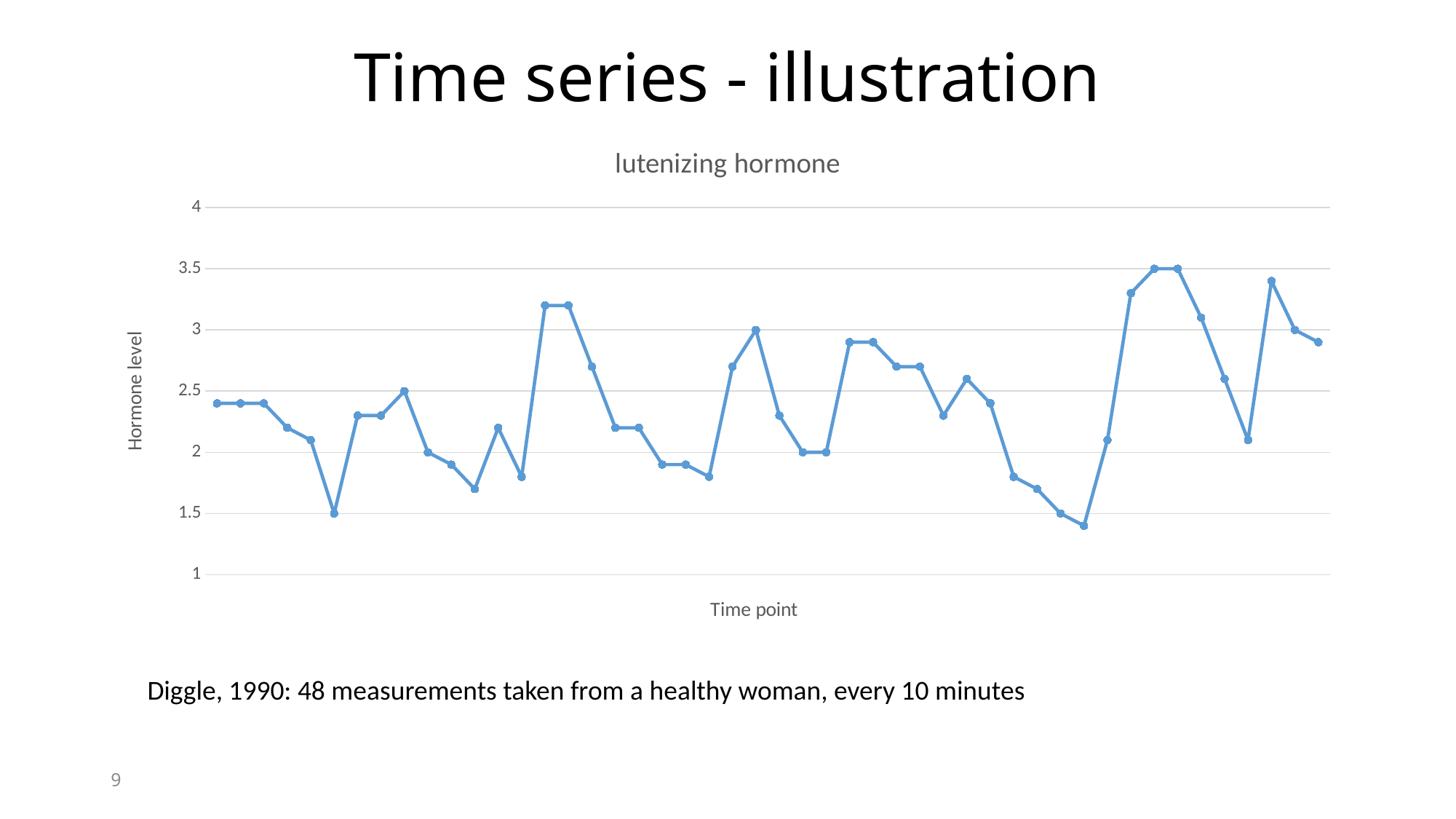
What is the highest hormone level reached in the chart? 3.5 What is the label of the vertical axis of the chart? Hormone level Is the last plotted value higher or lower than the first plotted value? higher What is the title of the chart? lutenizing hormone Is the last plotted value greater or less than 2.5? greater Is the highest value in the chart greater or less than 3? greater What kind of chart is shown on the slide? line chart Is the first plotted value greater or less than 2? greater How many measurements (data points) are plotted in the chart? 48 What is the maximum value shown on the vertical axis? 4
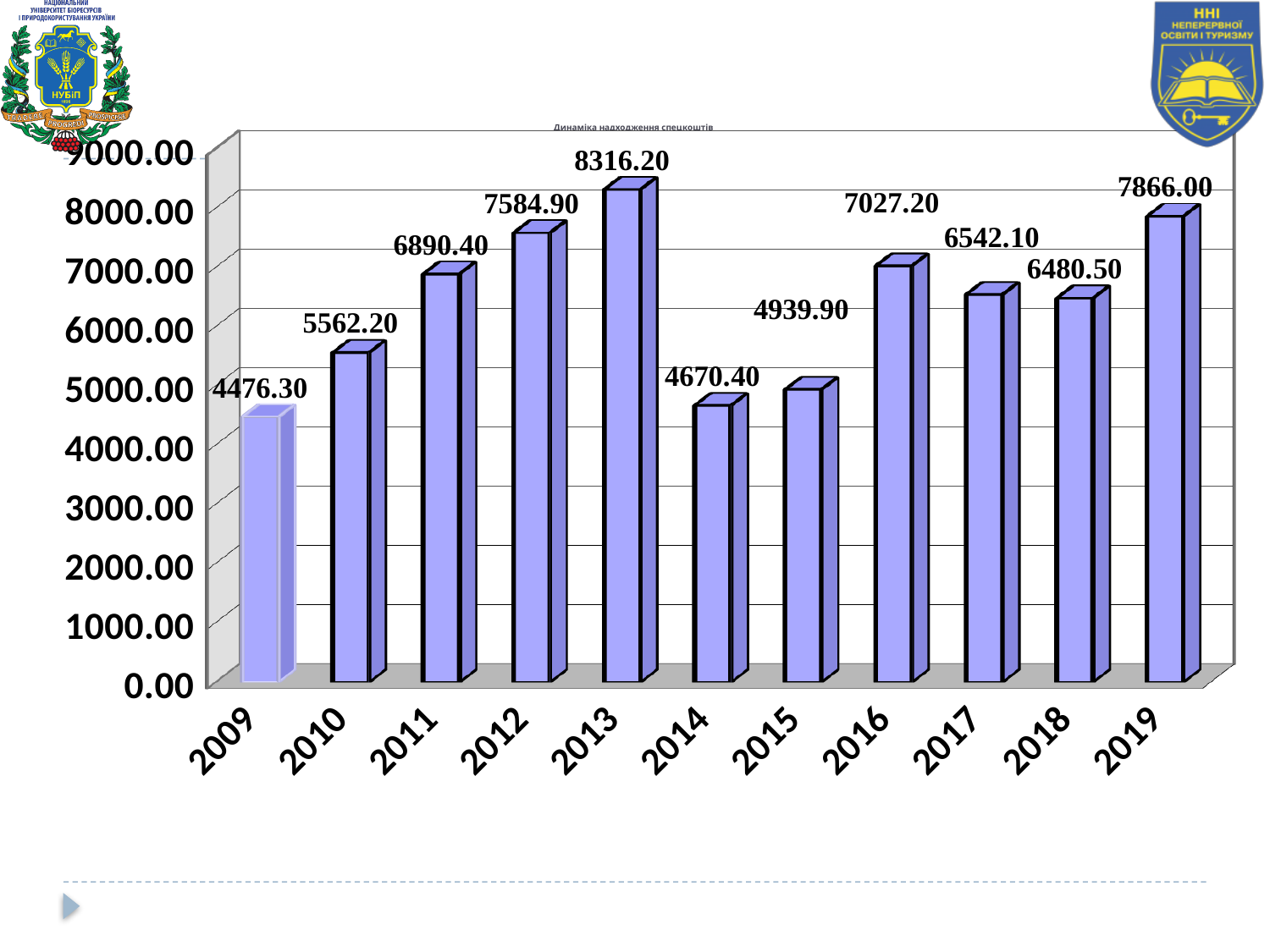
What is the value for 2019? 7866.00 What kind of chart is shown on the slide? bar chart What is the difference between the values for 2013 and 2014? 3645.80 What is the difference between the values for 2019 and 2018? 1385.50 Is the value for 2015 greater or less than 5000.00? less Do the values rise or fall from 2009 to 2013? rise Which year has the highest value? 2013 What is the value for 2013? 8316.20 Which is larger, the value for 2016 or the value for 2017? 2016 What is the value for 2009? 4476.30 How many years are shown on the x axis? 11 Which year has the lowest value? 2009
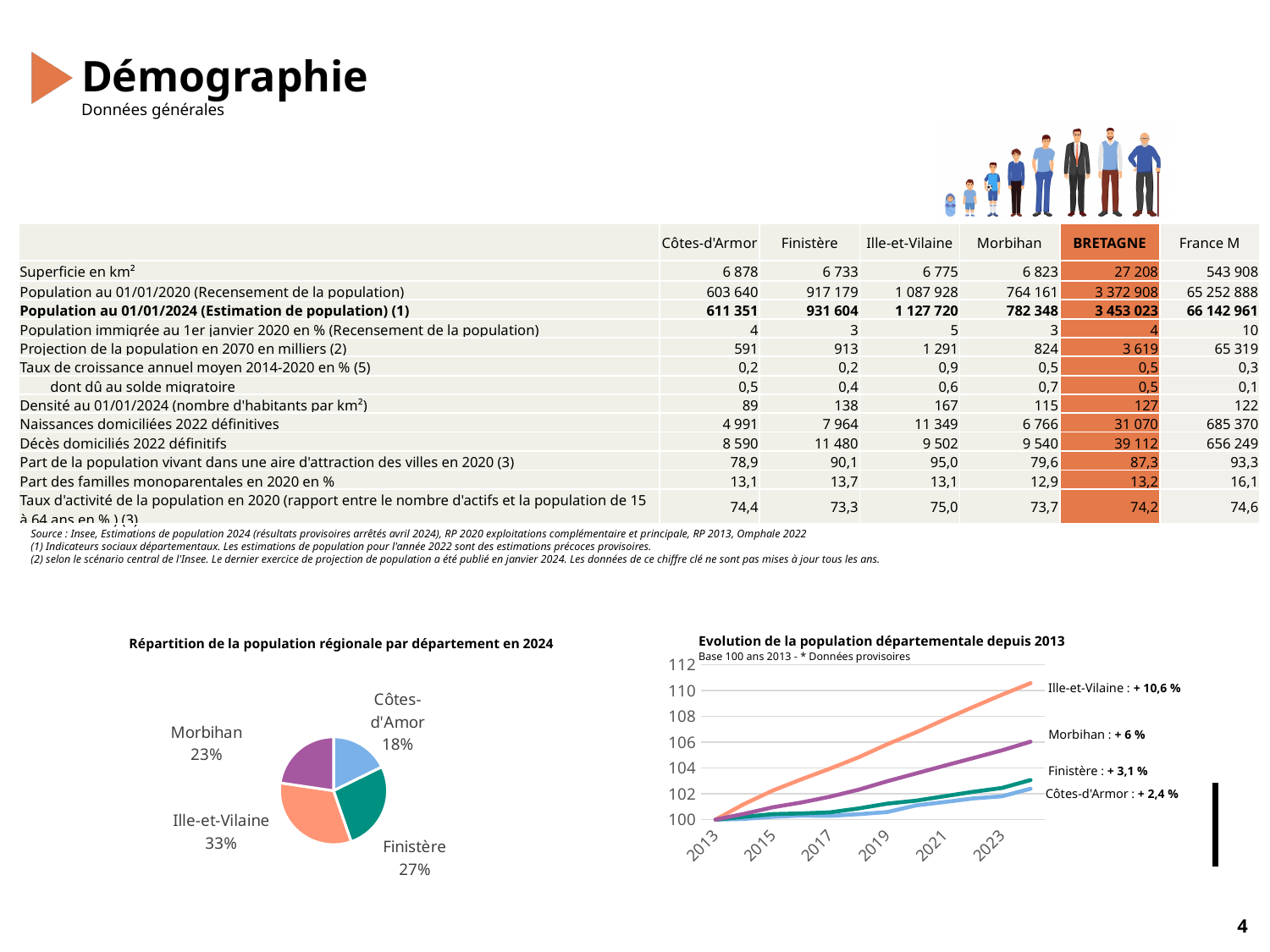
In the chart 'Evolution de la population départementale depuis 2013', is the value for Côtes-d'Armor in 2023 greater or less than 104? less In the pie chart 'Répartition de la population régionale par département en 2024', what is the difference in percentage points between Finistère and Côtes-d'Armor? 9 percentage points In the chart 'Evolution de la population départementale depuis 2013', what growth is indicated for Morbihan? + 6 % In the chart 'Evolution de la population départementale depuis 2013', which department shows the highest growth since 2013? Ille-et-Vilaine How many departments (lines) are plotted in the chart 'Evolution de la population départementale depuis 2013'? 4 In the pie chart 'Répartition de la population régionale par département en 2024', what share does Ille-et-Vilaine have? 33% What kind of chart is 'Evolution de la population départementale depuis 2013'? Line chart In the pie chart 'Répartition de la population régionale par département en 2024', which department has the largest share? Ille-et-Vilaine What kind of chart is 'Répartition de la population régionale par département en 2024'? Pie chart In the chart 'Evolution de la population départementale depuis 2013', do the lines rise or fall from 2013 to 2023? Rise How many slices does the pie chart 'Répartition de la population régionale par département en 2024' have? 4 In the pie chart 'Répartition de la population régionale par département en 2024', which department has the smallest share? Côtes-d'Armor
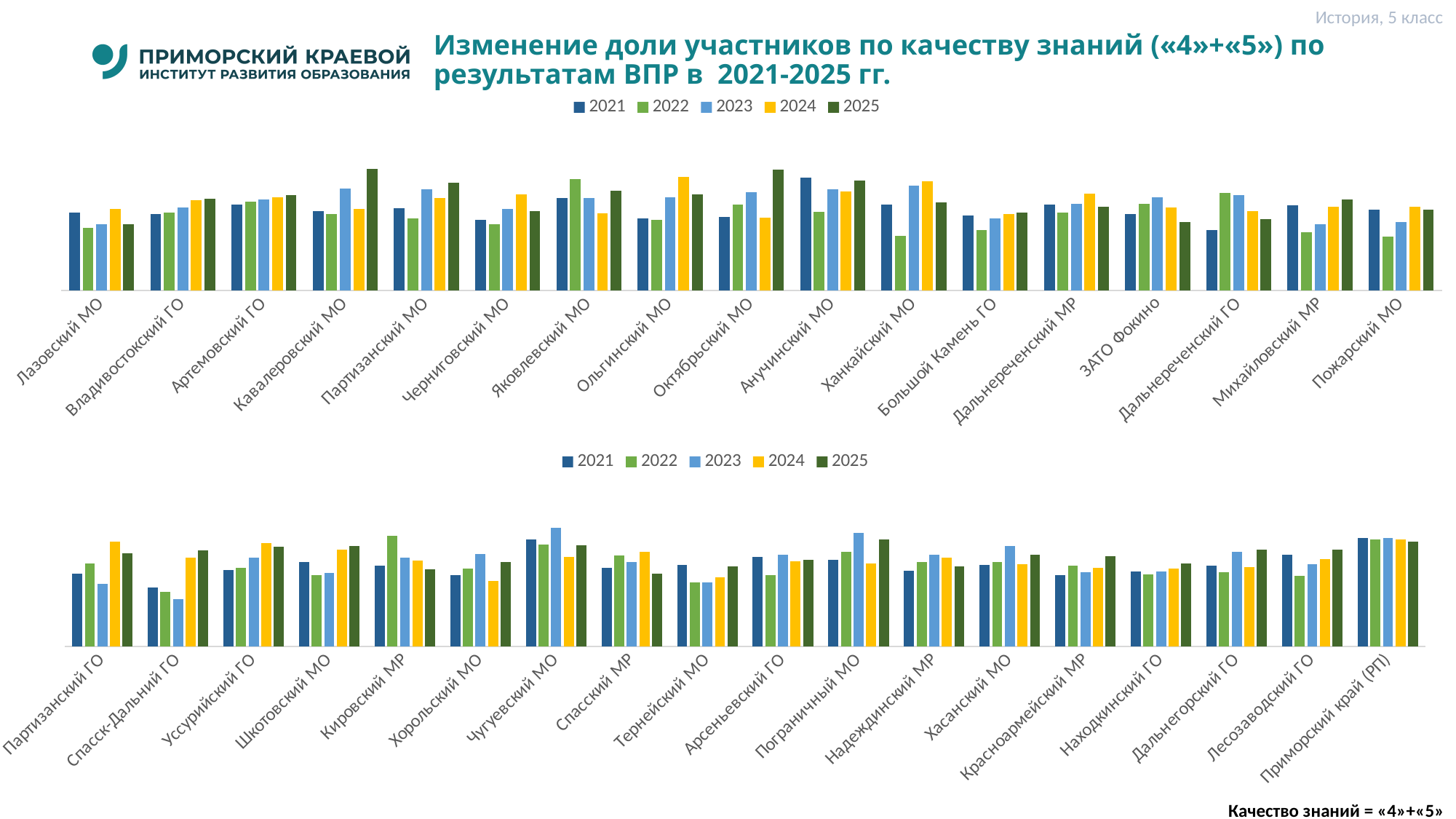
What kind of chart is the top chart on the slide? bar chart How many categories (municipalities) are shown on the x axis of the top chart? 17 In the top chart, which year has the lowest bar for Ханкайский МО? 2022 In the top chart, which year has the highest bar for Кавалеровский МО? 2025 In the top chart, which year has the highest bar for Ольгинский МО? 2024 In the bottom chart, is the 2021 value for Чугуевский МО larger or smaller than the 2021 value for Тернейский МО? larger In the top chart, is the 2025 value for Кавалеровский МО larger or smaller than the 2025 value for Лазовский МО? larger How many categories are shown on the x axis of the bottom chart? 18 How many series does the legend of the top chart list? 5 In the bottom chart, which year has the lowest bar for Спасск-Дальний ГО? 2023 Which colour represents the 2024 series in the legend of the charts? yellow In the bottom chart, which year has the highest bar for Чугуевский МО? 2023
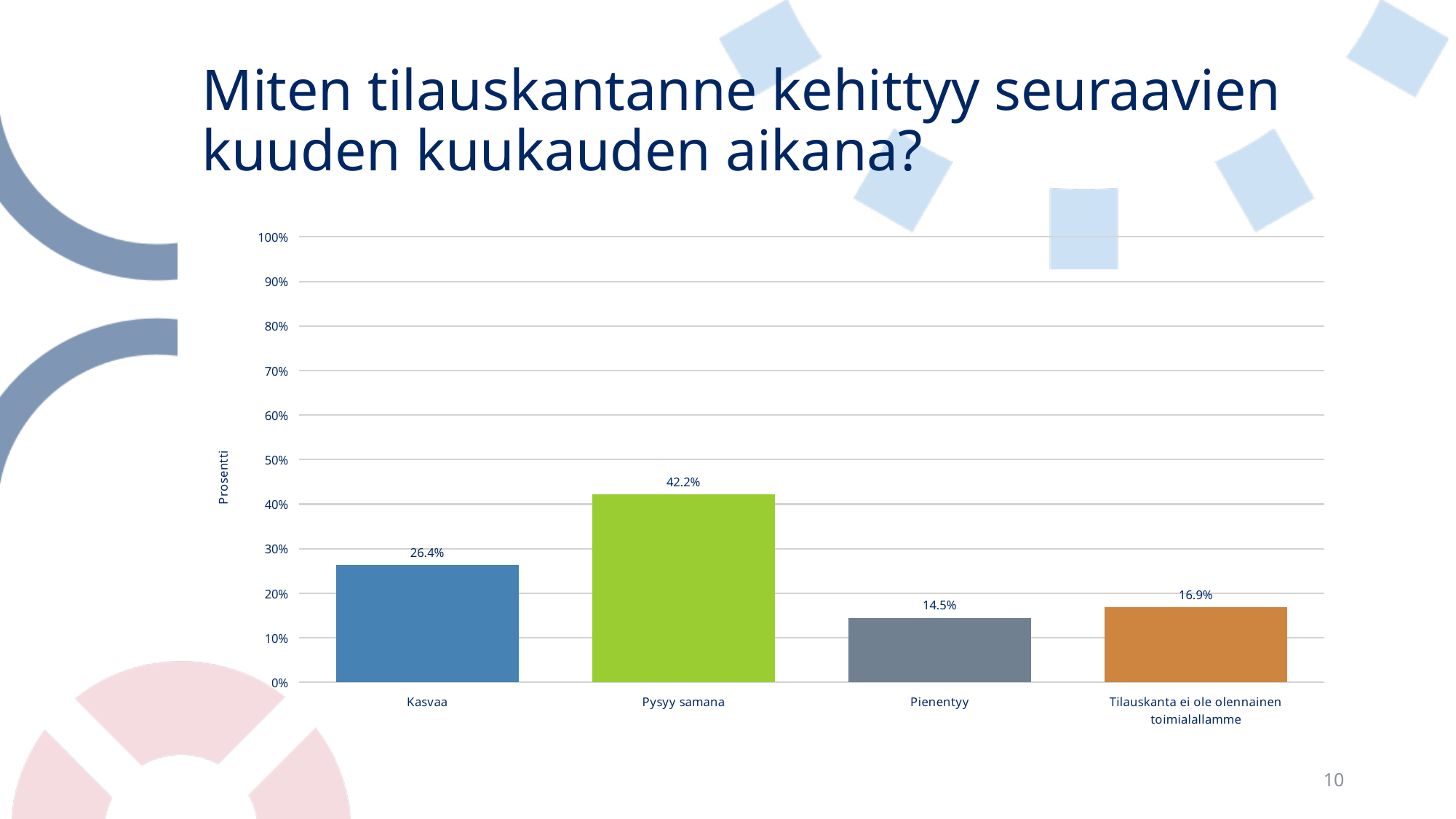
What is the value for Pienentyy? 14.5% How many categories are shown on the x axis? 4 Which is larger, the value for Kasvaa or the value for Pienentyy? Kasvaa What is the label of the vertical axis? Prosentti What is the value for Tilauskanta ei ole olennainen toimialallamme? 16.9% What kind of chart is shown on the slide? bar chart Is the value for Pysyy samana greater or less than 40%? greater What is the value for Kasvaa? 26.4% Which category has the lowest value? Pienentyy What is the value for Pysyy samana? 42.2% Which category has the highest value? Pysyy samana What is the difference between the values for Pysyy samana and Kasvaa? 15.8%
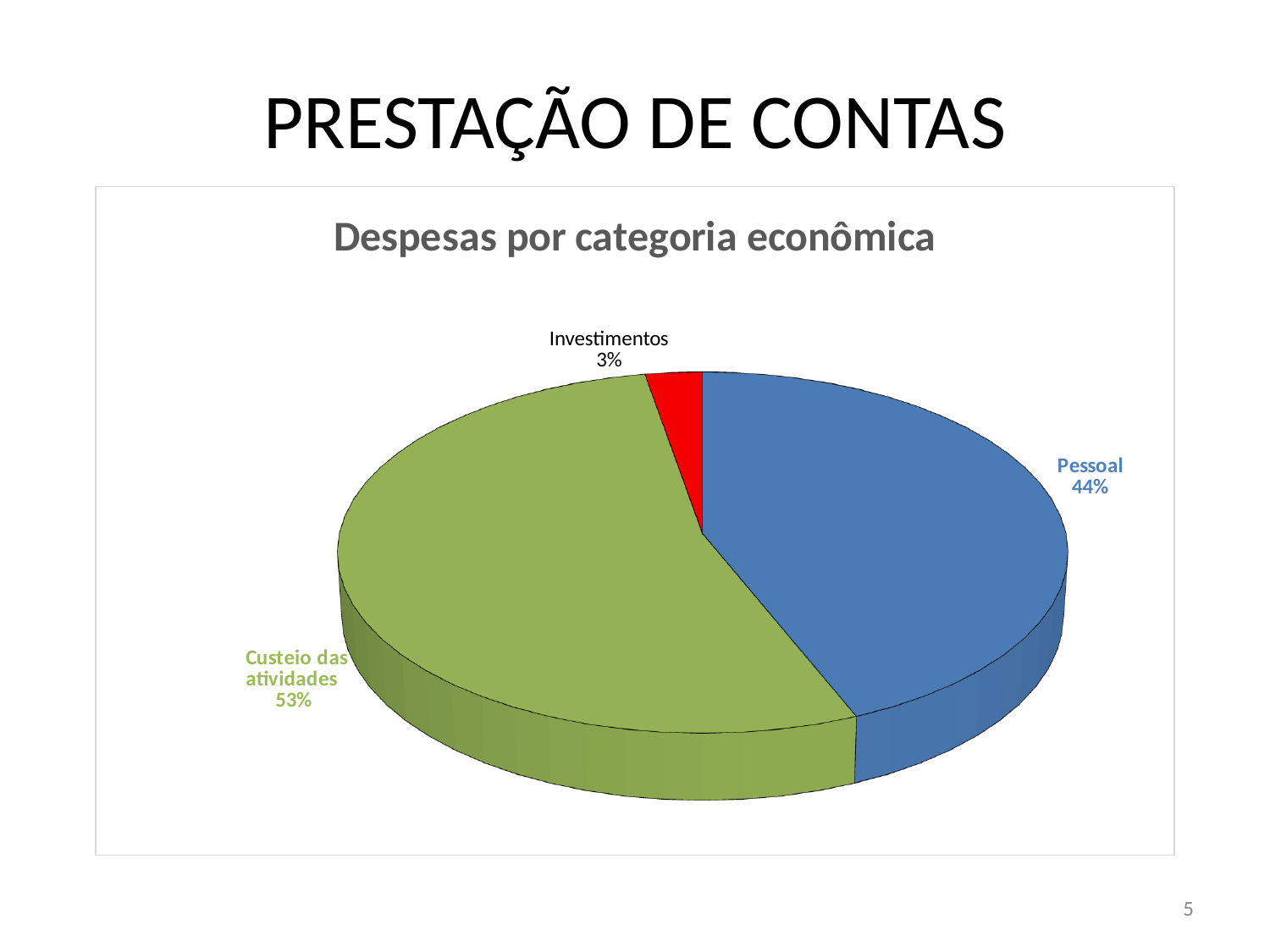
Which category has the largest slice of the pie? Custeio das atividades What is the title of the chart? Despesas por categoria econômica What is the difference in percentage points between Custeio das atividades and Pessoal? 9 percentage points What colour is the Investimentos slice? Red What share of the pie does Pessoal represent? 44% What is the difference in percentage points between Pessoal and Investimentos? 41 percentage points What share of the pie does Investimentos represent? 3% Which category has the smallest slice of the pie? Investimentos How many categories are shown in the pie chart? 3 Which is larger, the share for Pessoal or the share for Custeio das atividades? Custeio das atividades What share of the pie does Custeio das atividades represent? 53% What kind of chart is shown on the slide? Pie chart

:::::

→ **WHAT THE TASK ASKS**
Could you render the stretch from the start of the listing through the line containing "What is the value for 2019?" as a JSON list of strings, with one string per line and blank lines left out? Omit the pictures from the list.

→ **WRITTEN SOLUTION**
[
  "What is the highest hormone level reached in the chart? 3.5 What is the label of the vertical axis of the chart? Hormone level Is the last plotted value higher or lower than the first plotted value? higher What is the title of the chart? lutenizing hormone Is the last plotted value greater or less than 2.5? greater Is the highest value in the chart greater or less than 3? greater What kind of chart is shown on the slide? line chart Is the first plotted value greater or less than 2? greater How many measurements (data points) are plotted in the chart? 48 What is the maximum value shown on the vertical axis? 4",
  "What is the value for 2019? 7866.00 What kind of chart is shown on the slide? bar chart What is the difference between the values for 2013 and 2014? 3645.80 What is the difference between the values for 2019 and 2018? 1385.50 Is the value for 2015 greater or less than 5000.00? less Do the values rise or fall from 2009 to 2013? rise Which year has the highest value? 2013 What is the value for 2013? 8316.20 Which is larger, the value for 2016 or the value for 2017? 2016 What is the value for 2009? 4476.30 How many years are shown on the x axis? 11 Which year has the lowest value? 2009"
]